De acuerdo con el diplomático cubano, las filtraciones sobre operaciones militares formarían parte de una guerra psicológica destinada a medir la reacción de la población estadounidense ante una eventual intervención. Rodríguez señaló que la difusión de estos planes permite instalar la posibilidad de un ataque en la discusión pública, pese a que Cuba no representa una amenaza militar directa para Estados Unidos.
El señalamiento surgió luego de que CBS News informara que planificadores militares estudiaron alternativas para actuar contra Cuba, incluido un posible asalto aéreo encabezado por la 101.ª División Aerotransportada. Aunque funcionarios citados por la cadena aclararon que una operación sería poco probable en el corto plazo, La Habana cuestionó que medios estadounidenses presenten escenarios bélicos que pueden aumentar la tensión bilateral.
Empresas estatales y cooperativas recibirán mayores facultades
En medio de esta nueva escalada con Washington, el Consejo de Estado cubano aprobó los decretos leyes Del Sistema Empresarial Estatal Cubano y Modificativo de las Cooperativas Agropecuarias. La primera normativa busca actualizar la organización de las compañías públicas, ampliar su autonomía y otorgarles mayores capacidades administrativas, productivas y comerciales bajo la conducción del Instituto Nacional de Activos Empresariales Estatales.
El segundo decreto modifica las reglas para constituir, organizar e integrar cooperativas agropecuarias. Las nuevas disposiciones pretenden conceder mayor flexibilidad a estas entidades para gestionar recursos, desarrollar operaciones comerciales y participar de manera más directa en la actividad económica, como parte de una transformación gradual del modelo productivo cubano.
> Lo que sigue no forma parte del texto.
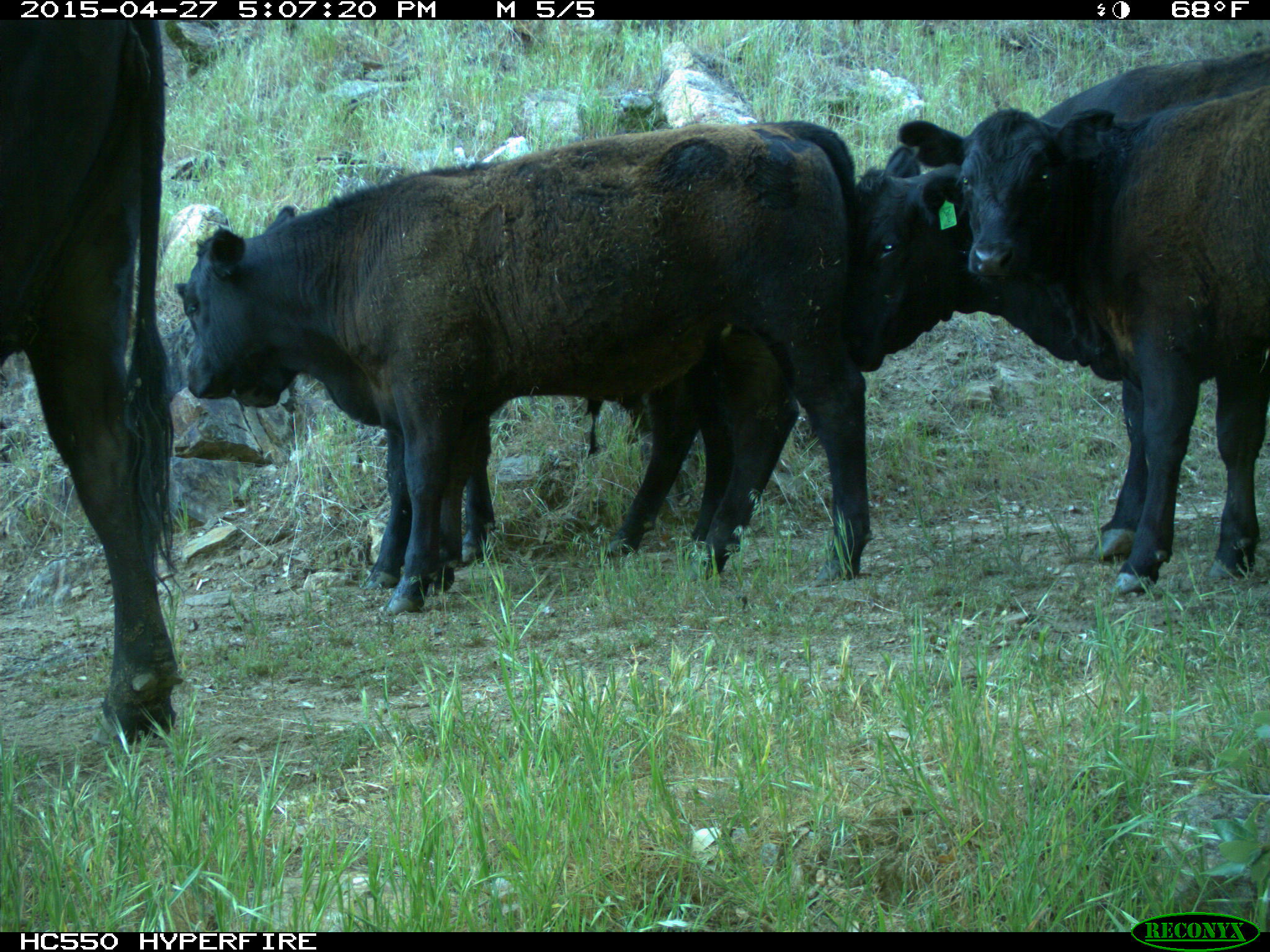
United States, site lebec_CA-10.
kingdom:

Ambas normas forman parte de un paquete más amplio compuesto por 23 ejes y 176 propuestas económicas y sociales, con las que Cuba busca descentralizar decisiones, ampliar la participación de distintos actores y fortalecer la capacidad de sus empresas. Las reformas avanzan mientras la isla enfrenta fuertes dificultades económicas y una política estadounidense que combina sanciones, presión diplomática y la difusión de posibles escenarios militares.